## start THE RECORDS

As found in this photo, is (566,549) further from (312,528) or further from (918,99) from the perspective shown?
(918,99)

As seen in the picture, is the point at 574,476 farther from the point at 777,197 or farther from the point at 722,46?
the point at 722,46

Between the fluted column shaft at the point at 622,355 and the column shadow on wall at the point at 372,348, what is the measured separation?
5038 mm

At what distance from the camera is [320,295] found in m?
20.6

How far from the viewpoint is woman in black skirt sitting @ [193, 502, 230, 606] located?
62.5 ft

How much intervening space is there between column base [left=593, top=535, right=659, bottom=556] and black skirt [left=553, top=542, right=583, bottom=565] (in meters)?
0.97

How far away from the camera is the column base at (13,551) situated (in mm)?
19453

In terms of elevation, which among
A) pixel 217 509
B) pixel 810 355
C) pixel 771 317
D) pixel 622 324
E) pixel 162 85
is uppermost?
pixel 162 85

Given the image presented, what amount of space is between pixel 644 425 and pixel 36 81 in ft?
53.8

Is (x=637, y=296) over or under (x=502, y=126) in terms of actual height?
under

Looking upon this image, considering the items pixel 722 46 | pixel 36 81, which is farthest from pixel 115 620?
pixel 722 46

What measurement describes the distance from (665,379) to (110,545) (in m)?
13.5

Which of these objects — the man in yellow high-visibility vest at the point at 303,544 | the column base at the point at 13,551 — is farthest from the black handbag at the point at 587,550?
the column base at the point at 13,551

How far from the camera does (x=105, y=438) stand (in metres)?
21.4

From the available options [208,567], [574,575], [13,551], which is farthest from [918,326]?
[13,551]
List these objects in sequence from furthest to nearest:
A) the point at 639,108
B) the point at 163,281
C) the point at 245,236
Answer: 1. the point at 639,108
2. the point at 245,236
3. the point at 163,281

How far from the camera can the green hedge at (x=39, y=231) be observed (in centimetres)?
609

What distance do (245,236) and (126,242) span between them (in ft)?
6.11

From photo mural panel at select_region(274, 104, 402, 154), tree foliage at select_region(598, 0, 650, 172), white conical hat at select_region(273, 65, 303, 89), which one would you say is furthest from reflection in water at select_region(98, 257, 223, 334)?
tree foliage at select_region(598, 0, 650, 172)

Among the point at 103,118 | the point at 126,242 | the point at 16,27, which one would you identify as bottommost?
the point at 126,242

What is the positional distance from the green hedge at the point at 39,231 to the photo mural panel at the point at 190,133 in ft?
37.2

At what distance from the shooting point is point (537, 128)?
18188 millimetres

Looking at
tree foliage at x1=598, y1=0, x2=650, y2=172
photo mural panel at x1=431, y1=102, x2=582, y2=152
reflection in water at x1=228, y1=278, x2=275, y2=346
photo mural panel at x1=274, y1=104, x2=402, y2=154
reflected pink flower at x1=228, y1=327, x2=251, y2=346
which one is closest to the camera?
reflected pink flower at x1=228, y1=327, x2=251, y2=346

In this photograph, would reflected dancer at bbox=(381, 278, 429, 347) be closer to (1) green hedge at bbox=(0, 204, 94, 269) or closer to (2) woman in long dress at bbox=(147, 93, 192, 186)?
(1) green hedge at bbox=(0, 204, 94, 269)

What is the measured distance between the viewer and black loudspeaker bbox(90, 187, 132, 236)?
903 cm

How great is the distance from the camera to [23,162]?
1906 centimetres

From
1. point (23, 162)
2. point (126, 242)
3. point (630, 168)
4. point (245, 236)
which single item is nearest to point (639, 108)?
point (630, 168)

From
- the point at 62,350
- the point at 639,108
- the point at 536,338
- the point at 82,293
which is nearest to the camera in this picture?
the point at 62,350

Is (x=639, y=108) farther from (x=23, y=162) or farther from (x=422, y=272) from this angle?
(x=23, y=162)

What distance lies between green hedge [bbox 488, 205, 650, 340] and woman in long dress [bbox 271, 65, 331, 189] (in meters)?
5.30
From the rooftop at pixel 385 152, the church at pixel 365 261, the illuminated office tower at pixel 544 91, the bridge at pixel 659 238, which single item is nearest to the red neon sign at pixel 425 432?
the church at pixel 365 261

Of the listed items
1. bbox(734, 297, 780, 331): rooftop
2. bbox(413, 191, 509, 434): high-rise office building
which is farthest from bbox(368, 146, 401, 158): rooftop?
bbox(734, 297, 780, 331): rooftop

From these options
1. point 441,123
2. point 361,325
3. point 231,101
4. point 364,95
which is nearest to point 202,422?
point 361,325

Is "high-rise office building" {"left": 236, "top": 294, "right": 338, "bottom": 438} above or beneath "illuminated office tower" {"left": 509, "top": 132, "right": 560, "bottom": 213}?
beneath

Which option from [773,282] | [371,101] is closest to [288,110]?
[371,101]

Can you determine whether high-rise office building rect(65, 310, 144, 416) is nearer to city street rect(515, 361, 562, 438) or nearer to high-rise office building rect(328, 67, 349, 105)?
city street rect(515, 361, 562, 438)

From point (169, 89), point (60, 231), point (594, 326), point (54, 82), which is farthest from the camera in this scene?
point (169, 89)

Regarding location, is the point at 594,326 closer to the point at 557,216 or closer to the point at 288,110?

## end THE RECORDS
## start THE RECORDS

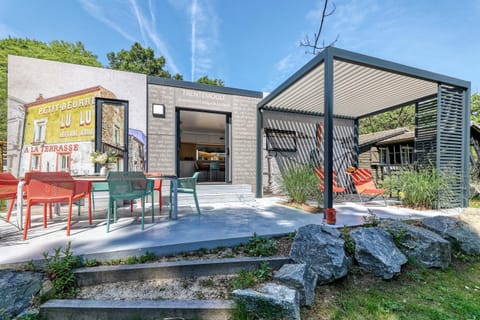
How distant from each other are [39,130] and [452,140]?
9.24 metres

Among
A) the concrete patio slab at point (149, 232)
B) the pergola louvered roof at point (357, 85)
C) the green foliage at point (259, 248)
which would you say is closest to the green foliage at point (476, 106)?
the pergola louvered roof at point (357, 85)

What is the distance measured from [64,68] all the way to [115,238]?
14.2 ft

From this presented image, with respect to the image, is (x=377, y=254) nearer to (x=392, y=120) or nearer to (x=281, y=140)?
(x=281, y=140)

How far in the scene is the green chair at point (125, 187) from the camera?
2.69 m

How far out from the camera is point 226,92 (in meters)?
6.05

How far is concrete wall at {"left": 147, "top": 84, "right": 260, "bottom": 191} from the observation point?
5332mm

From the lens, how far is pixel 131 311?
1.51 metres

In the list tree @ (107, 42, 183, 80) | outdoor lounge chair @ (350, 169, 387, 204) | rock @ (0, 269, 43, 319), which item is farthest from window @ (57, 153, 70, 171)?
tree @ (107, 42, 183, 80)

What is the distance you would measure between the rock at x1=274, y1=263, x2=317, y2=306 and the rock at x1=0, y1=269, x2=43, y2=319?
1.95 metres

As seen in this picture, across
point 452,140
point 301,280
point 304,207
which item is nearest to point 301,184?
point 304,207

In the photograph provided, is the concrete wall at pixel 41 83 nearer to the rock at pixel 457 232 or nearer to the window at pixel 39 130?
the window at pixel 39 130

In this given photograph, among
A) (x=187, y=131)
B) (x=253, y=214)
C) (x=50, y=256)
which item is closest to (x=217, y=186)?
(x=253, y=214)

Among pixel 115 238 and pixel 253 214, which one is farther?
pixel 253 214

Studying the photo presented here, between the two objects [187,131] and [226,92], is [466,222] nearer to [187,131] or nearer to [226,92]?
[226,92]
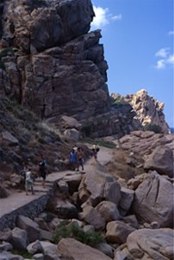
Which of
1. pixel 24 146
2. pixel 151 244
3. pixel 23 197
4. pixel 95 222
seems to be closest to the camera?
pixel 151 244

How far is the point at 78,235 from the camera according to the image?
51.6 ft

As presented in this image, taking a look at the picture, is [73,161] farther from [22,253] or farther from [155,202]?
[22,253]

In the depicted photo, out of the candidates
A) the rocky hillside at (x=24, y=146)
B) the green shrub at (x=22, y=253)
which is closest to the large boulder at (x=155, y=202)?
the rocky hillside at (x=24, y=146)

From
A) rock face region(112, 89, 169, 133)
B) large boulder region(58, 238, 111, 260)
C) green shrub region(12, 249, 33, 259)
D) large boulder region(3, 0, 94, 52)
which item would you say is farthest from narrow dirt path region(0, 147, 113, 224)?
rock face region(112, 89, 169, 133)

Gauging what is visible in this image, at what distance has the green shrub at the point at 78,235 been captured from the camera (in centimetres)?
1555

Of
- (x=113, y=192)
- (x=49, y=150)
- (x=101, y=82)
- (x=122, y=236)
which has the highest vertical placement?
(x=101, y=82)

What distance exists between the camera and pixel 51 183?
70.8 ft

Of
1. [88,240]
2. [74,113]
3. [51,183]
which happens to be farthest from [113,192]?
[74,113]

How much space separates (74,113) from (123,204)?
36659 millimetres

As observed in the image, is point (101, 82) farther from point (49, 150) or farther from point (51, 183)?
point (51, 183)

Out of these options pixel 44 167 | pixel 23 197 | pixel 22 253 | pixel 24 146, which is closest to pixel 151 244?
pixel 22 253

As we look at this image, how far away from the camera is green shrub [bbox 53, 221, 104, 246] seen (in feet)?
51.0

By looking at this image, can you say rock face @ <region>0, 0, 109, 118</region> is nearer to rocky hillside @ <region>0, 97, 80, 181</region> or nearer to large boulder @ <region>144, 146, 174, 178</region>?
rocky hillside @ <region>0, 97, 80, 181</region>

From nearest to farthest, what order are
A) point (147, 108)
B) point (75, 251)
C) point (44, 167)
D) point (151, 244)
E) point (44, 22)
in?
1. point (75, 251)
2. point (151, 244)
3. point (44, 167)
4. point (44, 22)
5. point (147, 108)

## end THE RECORDS

■ INSTRUCTIONS FOR THE TASK ■
Gather every line of the records above that contains the word "illuminated", treating uppercase and lowercase as different.

■ COMPLETE RESPONSE ■
From the rooftop at pixel 385 152, the church at pixel 365 261, the illuminated office tower at pixel 544 91, the bridge at pixel 659 238, which single item is nearest to the red neon sign at pixel 425 432?
Is "high-rise office building" {"left": 236, "top": 294, "right": 338, "bottom": 438} above or beneath "illuminated office tower" {"left": 509, "top": 132, "right": 560, "bottom": 213}?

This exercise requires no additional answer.